Keywords

1 Introduction

Customers’ passion for 3D video has constantly driven the advancement of 3D video coding technology. Two major 3D video formats have emerged for this demand, which are multi-view coding (MVC) and multi-view plus depth (MVD) [1]. The MVD format wins the other one at reconstructed visual quality of complex scene due to its extra depth maps that help synthesize virtual views, thus gaining increasing focus of the academic research and commercial solutions. However, compared to the traditional 2D video, the transferred MVD video is prone to develop heavier quality degradation caused by lossy networks for its extra views in single frame. Therefore, error concealment (EC) on received MVD videos is rather necessary to help mitigate this problem.

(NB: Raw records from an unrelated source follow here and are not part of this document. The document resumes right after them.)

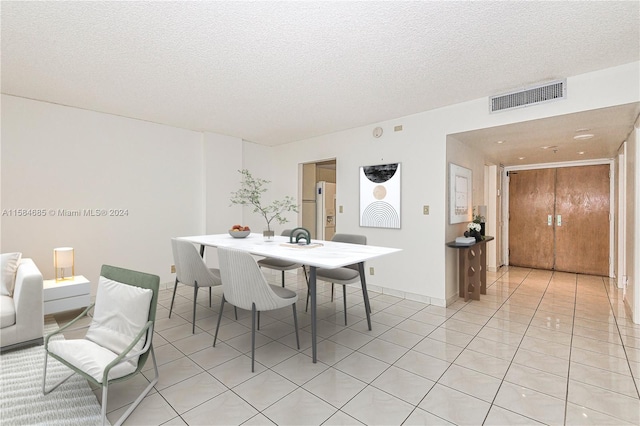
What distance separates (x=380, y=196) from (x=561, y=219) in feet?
13.9

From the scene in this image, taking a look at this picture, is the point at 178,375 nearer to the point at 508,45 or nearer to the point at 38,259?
the point at 38,259

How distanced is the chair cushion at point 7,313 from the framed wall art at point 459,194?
468 centimetres

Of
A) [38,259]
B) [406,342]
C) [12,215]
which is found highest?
[12,215]

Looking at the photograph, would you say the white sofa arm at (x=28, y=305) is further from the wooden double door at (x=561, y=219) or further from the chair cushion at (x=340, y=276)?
the wooden double door at (x=561, y=219)

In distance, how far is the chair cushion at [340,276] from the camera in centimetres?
321

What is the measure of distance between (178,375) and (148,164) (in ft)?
11.1

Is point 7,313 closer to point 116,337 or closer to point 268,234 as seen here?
point 116,337

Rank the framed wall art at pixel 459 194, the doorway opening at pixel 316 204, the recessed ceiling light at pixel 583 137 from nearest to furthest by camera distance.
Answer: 1. the recessed ceiling light at pixel 583 137
2. the framed wall art at pixel 459 194
3. the doorway opening at pixel 316 204

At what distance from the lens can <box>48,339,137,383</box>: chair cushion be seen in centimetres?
172

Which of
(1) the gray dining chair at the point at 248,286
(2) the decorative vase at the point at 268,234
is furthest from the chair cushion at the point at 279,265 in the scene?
(1) the gray dining chair at the point at 248,286

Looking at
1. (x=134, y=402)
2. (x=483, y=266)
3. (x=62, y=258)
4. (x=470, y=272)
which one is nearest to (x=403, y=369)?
(x=134, y=402)

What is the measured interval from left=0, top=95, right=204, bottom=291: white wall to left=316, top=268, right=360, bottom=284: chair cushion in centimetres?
274

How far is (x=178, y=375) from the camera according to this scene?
2287 millimetres

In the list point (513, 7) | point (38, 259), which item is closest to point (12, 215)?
point (38, 259)
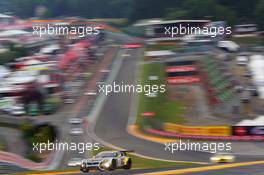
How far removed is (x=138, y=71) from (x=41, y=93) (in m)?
6.31

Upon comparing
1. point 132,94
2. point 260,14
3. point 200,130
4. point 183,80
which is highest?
point 260,14

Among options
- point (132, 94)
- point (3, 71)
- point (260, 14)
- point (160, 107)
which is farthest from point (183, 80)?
point (260, 14)

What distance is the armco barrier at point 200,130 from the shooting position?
842 inches

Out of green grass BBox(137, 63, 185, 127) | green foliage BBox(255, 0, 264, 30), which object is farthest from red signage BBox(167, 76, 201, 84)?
green foliage BBox(255, 0, 264, 30)

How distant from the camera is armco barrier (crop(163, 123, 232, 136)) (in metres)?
21.4

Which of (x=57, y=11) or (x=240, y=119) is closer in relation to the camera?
(x=240, y=119)

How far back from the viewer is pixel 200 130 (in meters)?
21.8

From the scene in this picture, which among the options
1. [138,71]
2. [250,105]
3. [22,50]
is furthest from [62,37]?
[250,105]

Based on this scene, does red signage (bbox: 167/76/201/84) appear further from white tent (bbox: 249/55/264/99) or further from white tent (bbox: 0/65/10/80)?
A: white tent (bbox: 0/65/10/80)

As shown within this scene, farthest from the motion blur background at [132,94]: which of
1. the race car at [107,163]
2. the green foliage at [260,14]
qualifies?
the race car at [107,163]

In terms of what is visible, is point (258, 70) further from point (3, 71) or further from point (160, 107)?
point (3, 71)

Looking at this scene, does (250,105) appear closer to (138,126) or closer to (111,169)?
(138,126)

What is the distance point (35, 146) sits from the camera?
20.1 m

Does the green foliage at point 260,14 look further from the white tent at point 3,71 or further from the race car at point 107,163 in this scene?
the race car at point 107,163
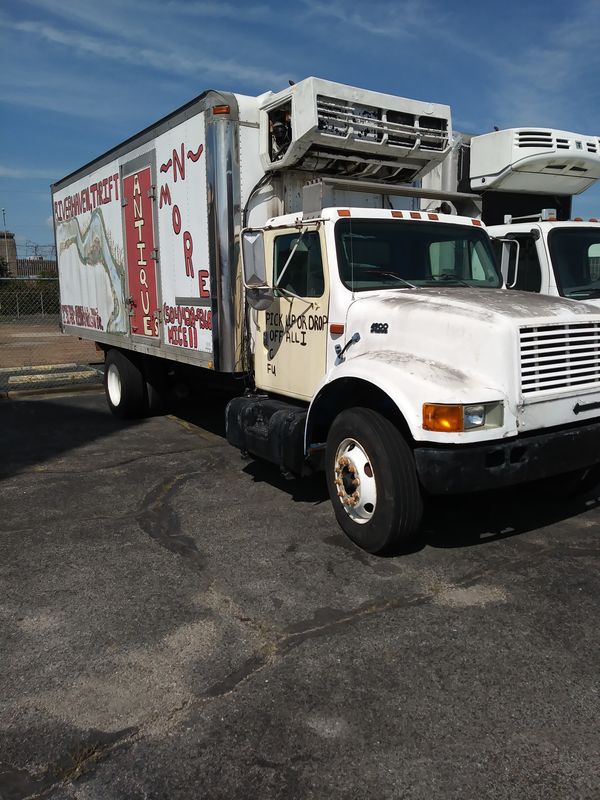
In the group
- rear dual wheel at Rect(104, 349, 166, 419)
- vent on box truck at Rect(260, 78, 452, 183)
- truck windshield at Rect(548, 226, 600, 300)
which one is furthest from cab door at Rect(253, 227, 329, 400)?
rear dual wheel at Rect(104, 349, 166, 419)

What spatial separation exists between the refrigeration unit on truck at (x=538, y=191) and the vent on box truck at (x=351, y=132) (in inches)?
43.5

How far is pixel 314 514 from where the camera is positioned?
5340mm

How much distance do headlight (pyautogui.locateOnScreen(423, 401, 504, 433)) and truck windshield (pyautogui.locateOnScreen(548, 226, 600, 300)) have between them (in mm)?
3394

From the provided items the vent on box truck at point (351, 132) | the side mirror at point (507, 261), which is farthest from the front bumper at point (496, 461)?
the vent on box truck at point (351, 132)

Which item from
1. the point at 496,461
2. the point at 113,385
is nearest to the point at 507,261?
the point at 496,461

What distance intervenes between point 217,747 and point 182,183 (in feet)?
16.8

Related works about error concealment on MVD date back to early 2007. Depth-based boundary matching algorithm (DBMA) [2] was proposed, in which boundary matching algorithm (BMA) [3] was used to find candidate motion vector (MV) in depth view for recovering the corrupted texture view block. Similar works appeared lately, where MVs of the corrupted blocks in texture/depth view were fixed by using their correspondence in depth/texture view [4, 5]. However, the inconsistency between MVs in texture view and their correspondence in depth view was ignored in the above three methods. To overcome this, certain kinds of block classification were applied for better performance. Method in [6] classified the corrupted blocks into homogeneous blocks and boundary blocks, then used BMA and decoder motion vector estimation (DMVE) [7] to fix the homogeneous or boundary blocks respectively. It achieved better concealment quality compared to previous ones, but still lacked further exploiting relations between texture and depth views in MVD video. Methods in [8, 9] predicted the corrupted blocks’ prediction models by exploring relations between the 2 views, then proposed different concealment method for different prediction models. Furtherly, they gained increased concealment quality, but with the unacceptable computation time addition.

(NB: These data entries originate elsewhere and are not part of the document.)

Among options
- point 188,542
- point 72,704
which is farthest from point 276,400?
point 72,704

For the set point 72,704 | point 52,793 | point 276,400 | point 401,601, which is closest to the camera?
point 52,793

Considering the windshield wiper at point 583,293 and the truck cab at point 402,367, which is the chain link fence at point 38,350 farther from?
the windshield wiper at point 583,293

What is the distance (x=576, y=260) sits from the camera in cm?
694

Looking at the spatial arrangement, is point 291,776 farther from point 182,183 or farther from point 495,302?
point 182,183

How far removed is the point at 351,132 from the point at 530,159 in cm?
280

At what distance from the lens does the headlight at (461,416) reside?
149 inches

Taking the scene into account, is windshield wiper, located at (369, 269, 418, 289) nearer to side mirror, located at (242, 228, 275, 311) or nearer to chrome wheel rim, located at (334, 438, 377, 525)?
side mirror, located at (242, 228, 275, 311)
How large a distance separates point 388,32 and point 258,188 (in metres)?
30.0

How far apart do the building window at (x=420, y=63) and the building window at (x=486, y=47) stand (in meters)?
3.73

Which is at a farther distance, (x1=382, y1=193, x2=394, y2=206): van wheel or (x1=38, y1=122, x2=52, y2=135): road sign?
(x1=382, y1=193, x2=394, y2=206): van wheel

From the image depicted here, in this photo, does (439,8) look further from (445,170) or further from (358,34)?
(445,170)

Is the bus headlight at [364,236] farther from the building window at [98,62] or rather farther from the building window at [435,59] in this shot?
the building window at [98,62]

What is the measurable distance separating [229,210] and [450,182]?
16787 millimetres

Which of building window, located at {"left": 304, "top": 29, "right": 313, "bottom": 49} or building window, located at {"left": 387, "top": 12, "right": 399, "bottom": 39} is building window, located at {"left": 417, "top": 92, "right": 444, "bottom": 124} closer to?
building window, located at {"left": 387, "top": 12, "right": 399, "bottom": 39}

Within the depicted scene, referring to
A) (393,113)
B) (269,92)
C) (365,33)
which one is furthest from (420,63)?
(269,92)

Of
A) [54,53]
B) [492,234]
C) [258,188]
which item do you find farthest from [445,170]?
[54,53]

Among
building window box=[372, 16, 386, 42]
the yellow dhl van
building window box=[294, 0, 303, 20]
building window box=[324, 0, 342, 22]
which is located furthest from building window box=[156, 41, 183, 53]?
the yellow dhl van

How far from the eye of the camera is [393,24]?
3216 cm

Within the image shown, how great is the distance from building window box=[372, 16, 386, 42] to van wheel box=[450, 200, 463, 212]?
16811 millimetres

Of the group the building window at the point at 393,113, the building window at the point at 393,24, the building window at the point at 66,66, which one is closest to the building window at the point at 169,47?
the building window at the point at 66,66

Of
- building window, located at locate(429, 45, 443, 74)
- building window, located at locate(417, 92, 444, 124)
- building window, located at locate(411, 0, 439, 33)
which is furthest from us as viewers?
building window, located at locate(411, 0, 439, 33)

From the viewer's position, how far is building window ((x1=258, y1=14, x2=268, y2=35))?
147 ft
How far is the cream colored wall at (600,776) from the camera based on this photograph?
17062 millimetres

Our proposed method, which was enlightened by [9], makes further improvements on concealment efficiency. Instead of dividing corrupted blocks into simple or complex ones as described in [9], a second motion-based block type classification is carried out in our purposed view-specific methods. This classification varies in each of the views, catering each view’ own characteristics. In our method, firstly, corrupted blocks are classified into two major kinds, static blocks and motional blocks. Static blocks are concealed by simply reusing collocated contents (MVs or pixel patches) from their reference frames, which largely reduce the complexity of our method. The concealment of motional blocks is related to the unique characteristics of the views they belong to. Specifically, motional blocks in different views should be concealed in view-specific ways for better overall quality enhancement and lower computation time. As texture views include complex color pattern and splines, for blocks in texture views, further size classification is executed instead to exploit the spatial relations of each block for better concealment quality. Contrary, depth views only contain simple objects and splines, so blocks in depth views should receive a secondary MV-related classification to further exploit temporal relations inside the video, attempting to reduce the overall time cost of our proposed method.

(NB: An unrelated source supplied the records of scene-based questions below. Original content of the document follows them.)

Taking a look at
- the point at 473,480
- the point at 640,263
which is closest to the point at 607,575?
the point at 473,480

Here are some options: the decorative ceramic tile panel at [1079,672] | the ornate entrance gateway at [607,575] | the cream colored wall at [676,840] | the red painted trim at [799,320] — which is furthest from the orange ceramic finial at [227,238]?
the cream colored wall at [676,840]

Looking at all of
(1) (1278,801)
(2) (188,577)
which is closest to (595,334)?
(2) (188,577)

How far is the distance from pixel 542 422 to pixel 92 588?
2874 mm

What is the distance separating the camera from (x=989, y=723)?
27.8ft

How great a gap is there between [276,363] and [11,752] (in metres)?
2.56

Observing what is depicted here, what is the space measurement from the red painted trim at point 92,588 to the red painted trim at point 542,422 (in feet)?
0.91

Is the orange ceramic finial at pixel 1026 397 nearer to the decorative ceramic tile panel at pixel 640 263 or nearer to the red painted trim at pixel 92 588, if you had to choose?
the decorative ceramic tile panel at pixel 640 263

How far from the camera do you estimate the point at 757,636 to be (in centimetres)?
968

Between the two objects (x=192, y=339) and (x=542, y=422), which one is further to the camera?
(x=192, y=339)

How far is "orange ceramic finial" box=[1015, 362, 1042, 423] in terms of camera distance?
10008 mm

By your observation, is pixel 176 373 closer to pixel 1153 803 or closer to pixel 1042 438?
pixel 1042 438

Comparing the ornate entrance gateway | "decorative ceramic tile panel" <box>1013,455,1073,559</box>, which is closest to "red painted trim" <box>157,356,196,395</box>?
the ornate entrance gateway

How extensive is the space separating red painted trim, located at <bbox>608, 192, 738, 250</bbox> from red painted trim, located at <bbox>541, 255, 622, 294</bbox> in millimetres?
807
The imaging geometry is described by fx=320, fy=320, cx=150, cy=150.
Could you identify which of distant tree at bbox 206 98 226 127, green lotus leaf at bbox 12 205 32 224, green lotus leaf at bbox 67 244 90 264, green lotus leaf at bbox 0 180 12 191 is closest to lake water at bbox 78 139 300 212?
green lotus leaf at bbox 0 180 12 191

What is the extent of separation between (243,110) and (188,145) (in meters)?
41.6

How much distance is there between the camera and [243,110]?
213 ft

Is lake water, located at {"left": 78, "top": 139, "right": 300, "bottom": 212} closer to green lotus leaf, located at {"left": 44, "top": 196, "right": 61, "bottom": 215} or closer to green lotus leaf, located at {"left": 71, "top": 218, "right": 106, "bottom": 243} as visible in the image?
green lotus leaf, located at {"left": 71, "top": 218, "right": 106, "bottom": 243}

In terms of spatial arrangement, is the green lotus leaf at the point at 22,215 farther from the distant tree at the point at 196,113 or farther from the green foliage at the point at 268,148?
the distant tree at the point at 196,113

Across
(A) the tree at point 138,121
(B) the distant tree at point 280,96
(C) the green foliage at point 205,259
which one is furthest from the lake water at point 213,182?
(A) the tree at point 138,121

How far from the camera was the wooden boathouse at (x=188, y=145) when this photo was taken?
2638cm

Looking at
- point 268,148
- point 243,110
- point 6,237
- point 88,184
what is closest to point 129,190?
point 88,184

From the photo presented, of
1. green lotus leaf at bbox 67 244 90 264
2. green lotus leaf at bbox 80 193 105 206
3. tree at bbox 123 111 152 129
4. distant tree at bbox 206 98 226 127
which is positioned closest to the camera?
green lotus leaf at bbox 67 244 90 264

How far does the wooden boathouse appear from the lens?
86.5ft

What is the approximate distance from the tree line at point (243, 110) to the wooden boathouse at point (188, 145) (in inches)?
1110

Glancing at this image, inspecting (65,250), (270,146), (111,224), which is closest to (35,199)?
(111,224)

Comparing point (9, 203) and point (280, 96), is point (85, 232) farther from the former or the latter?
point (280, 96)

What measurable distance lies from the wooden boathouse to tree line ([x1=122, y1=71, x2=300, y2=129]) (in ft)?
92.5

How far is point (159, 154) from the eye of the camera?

This paper is organized as follows. Section 2 describes the proposed hybrid error concealment method for MVD video. Experimental results are presented and analyzed in Sect. 3. Section 4 is the final conclusion part.

2 The Proposed Error Concealment Method

2.1 Frame Structure of MVD

Figure 1 describes the overall frame structure of typical multi-view plus depth (MVD) video, in which 6 views are included in a single video frame. The texture center (TC) view can be regarded as single frame in 2D videos. The depth center (DC) view that accompanies the TC view can increase the synthesized view quality during the display process. The texture/depth left (TL/DL) views and the texture/depth right (TR/DR) views provide more perspective angles of the MVD video, giving us more vivid 3D experience. These views are processed with various order by different codecs. For example, in H.264/AVC codecs, TC view is encoded first, then DC view, followed by DL and DR views and finally TL and TR views. On the HEVC codecs, TL and TR views are just ahead of DL and DR views.

Fig. 1.
figure 1

MVD frame structure

Generally, like traditional 2D video frames, the texture views are color pictures that consist of complicated color patterns, multiple object edges and complex texture splines, while depth views are grey-level pictures only contain large object contours and plain areas. Figure 2 is an example of these 2 views.

Fig. 2.
figure 2

Example texture and depth views of a MVD frame

2.2 The Initial Block Classification

For error concealment, the computational complexity is a crucial requirement for real-life application. Therefore, initial block classification is to help reduce complexity by judging what kind of blocks can be concealed with lower computational method, and this classification of the corrupted blocks is firstly implied in every view.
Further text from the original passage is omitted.